— begin —
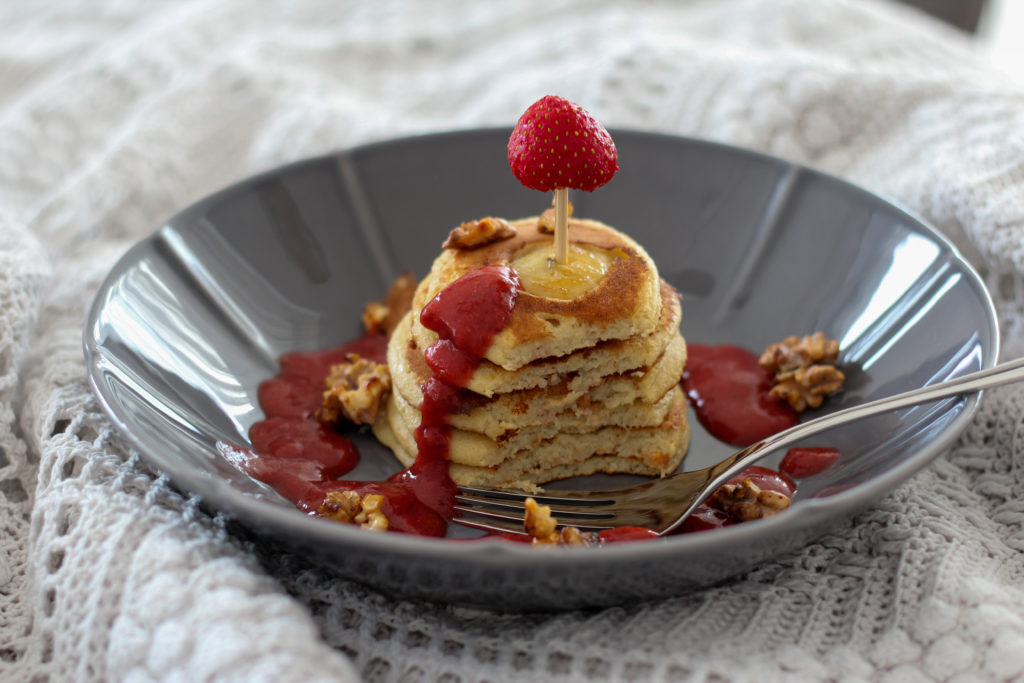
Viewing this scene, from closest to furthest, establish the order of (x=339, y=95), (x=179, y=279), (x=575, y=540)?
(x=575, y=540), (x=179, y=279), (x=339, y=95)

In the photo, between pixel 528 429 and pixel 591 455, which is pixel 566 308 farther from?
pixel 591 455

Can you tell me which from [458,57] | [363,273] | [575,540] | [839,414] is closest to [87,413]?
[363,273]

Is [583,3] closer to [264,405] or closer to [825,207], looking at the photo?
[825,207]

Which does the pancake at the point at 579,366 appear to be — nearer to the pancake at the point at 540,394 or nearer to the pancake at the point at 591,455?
— end —
### [YOUR INSTRUCTIONS]
Convert the stretch of the listing from the line containing "Is [583,3] closer" through its end into a Markdown table with the columns "No." and "Text", numbering each non-blank line in sequence and omitting blank lines.

### [TASK RESULT]
| No. | Text |
|---|---|
| 1 | Is [583,3] closer to [264,405] or closer to [825,207], looking at the photo? |
| 2 | [825,207] |
| 3 | Which does the pancake at the point at 579,366 appear to be — nearer to the pancake at the point at 540,394 or nearer to the pancake at the point at 591,455? |